El obispo Francisco de la Cámara objetó este mal hábito, que además de evidenciar la infinita molicie de los perezosos vecinos, les retenía en casa cuando debían atender misa en las iglesias. Juntamente con las autoridades civiles, trató de prohibir estos oratorios de bolsillo, pero aparentemente no consiguió nada porque esta mala costumbre se encontraba muy arraigada y no dejaba de tener sus ventajas, no solo por la comodidad de tener un pequeño altar en la propia casa, sino también porque ahorraba a los vecinos el tener que salir a la intemperie bajo el tórrido sol o en días de lluvia.

La tradición de los oratorios continuaba después de la colonia.

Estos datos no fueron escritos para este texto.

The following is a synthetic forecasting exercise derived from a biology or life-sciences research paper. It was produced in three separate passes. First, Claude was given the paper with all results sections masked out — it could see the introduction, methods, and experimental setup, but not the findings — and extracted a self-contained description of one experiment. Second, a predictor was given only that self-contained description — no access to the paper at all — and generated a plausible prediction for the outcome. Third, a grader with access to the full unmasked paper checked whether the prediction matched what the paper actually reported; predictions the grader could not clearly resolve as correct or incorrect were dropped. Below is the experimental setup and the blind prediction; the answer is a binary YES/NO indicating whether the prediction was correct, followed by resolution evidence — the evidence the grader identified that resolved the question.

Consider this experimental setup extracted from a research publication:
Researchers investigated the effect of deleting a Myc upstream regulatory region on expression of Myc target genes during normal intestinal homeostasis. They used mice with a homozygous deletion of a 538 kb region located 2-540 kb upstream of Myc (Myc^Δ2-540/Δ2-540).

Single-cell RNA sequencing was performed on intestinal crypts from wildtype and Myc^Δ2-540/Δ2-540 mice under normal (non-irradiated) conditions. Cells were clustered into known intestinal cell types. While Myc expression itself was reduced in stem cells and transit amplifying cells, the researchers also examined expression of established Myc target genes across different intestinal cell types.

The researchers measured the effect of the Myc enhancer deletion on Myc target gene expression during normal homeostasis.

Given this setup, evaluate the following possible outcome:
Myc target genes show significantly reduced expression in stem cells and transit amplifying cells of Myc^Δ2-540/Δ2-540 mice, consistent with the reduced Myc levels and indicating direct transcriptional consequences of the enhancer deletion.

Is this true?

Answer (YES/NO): NO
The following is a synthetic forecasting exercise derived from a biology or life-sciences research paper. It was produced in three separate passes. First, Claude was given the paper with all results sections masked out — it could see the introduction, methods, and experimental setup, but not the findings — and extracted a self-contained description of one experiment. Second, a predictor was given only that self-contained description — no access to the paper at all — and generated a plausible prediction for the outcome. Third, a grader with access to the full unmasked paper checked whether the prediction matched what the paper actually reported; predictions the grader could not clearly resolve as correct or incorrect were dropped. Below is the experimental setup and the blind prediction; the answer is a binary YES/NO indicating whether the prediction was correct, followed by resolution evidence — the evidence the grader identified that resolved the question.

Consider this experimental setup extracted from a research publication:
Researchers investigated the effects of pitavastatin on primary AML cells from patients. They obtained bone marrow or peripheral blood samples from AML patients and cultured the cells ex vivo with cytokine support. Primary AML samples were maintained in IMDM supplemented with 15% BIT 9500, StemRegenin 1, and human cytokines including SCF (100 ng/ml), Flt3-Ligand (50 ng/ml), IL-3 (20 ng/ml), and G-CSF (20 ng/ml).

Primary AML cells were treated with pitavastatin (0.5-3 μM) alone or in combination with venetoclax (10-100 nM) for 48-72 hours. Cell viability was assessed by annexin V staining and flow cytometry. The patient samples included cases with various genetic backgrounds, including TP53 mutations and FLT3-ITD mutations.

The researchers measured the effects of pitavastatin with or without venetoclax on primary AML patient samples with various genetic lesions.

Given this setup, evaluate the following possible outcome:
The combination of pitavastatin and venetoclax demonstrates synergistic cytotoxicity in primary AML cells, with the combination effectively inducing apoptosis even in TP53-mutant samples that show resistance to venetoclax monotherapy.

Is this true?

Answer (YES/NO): NO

En la década de 1860 la neoyorkina católica Jenny White del Bal describe el de la familia Sosa, donde se hospedó antes de viajar a su residencia en Santiago, y recuerdo el de la casa donde residía el historiador Rodrigo Miró Grimaldo, frente a la iglesia de Santo Domingo, que evocaba claras reminiscencias coloniales.

Un modelo típico de oratorio del siglo XVII lo encontramos en varias Casas Museos en España, como la de Lope de Vega, en Madrid, y la de El Greco, en Toledo.